Retype every line of the material below with no changes at all.
****
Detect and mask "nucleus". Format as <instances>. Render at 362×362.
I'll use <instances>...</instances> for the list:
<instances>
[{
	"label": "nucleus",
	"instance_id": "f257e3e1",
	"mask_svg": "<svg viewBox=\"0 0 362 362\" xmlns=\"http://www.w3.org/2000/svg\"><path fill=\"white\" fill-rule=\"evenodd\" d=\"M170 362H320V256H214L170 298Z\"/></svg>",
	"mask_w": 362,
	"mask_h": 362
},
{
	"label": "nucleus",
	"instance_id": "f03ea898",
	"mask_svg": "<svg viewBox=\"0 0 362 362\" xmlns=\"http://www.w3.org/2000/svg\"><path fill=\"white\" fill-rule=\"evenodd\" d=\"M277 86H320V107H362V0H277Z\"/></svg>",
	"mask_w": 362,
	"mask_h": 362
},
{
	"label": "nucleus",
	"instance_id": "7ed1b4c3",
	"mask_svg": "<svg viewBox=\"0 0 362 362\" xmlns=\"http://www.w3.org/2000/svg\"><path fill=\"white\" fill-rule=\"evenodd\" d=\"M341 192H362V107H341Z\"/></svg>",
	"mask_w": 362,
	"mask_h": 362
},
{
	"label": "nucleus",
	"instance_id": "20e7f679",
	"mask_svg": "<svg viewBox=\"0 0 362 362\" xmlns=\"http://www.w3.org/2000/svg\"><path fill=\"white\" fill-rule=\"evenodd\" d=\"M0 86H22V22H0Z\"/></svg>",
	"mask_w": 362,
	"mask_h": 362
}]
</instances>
****
• _Solution for this problem_:
Detect and mask "nucleus". Format as <instances>. Render at 362×362.
I'll use <instances>...</instances> for the list:
<instances>
[{
	"label": "nucleus",
	"instance_id": "f257e3e1",
	"mask_svg": "<svg viewBox=\"0 0 362 362\" xmlns=\"http://www.w3.org/2000/svg\"><path fill=\"white\" fill-rule=\"evenodd\" d=\"M170 362H320V256H214L170 298Z\"/></svg>",
	"mask_w": 362,
	"mask_h": 362
},
{
	"label": "nucleus",
	"instance_id": "f03ea898",
	"mask_svg": "<svg viewBox=\"0 0 362 362\" xmlns=\"http://www.w3.org/2000/svg\"><path fill=\"white\" fill-rule=\"evenodd\" d=\"M277 86H320V107H362V0H277Z\"/></svg>",
	"mask_w": 362,
	"mask_h": 362
},
{
	"label": "nucleus",
	"instance_id": "7ed1b4c3",
	"mask_svg": "<svg viewBox=\"0 0 362 362\" xmlns=\"http://www.w3.org/2000/svg\"><path fill=\"white\" fill-rule=\"evenodd\" d=\"M341 192H362V107H341Z\"/></svg>",
	"mask_w": 362,
	"mask_h": 362
},
{
	"label": "nucleus",
	"instance_id": "20e7f679",
	"mask_svg": "<svg viewBox=\"0 0 362 362\" xmlns=\"http://www.w3.org/2000/svg\"><path fill=\"white\" fill-rule=\"evenodd\" d=\"M0 86H22V22H0Z\"/></svg>",
	"mask_w": 362,
	"mask_h": 362
}]
</instances>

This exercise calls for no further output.